Judging by the headlights it looks like an 06, very nice truck! ATS definitley makes a nice transmission. What other upgrades has he done? Still on a single turbo? What HP/TQ is he putting down to run those numbers.

Sorry for the 20 questions but I'm wanting to swap a 12valve into my 99 and am just learning more and more about Diesels.


----------



## rob_cook2001

It is a 06. We use to run compounds but now it is a toy so we went back to a single. It has a aurora 5k. Twin pumps, headstuds, valve springs, rocker studs, Single stage Nitrous, bully dog crazy larry stacked with a edge EZ. I lowered it 3in up front and about 5 in the rear and put a set of calvert bars on it.
Thats the major modifications. I have not dynod it and do not plan to. My guess is high 600's on fuel and around 750 on spray to the wheels. I am thinking about pulling the motor this winter and going through it, she is starting to get a little excessive blowby.
Robert


----------



## big schmitty

rob_cook2001;1315150 said:


> , *she is starting to get a little excessive blowby.*
> Robert


:laughing: Thats when they start to run good!


----------



## miderbier

http://www.plowsite.com/showthread.php?t=127863


----------



## soapy

Here is my 2001 Dakota with a Snow Dog MD75 plow. 360 AWD with LSD 3.92 gears. Using it for small commercial lots.


----------



## 1969 Hemi RTs

*My Dodge*

There are a lot of nice ttrucks on here. i have a couple of pics of mine.


----------



## BigJoeC

Very nice guys keep um commin!


----------



## ajcoop20




----------



## Metro Lawn

Here is my baby.


----------



## miderbier

My pair of 5.9's


----------



## oldbluehairhemi

miderbier;1385924 said:


> My pair of 5.9's


awesome lookin rides! love the white mega cab and black wheels. lets see some more pics of that joker.


----------



## miderbier

Here is another of her!


----------



## oldbluehairhemi

that truck was done right for sure. i'm guessing 6" lift and 35s?


----------



## plowguy43

Yeah that is pretty much my dream truck right there. Done right for sure.


----------



## captshawn

*2011 3500*

Here is my 2011 3500 Big Horn.

### DATASET CONTENT:
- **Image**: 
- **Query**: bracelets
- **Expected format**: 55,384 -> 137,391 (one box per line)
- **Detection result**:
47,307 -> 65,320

### GIVEN PROBLEM:
Reproduce the truck forum thread above word for word, from "Judging by the" to "bars on it.", including both.

### SOLUTION FOR THIS TASK:
Judging by the headlights it looks like an 06, very nice truck! ATS definitley makes a nice transmission. What other upgrades has he done? Still on a single turbo? What HP/TQ is he putting down to run those numbers.

Sorry for the 20 questions but I'm wanting to swap a 12valve into my 99 and am just learning more and more about Diesels.


----------



## rob_cook2001

It is a 06. We use to run compounds but now it is a toy so we went back to a single. It has a aurora 5k. Twin pumps, headstuds, valve springs, rocker studs, Single stage Nitrous, bully dog crazy larry stacked with a edge EZ. I lowered it 3in up front and about 5 in the rear and put a set of calvert bars on it.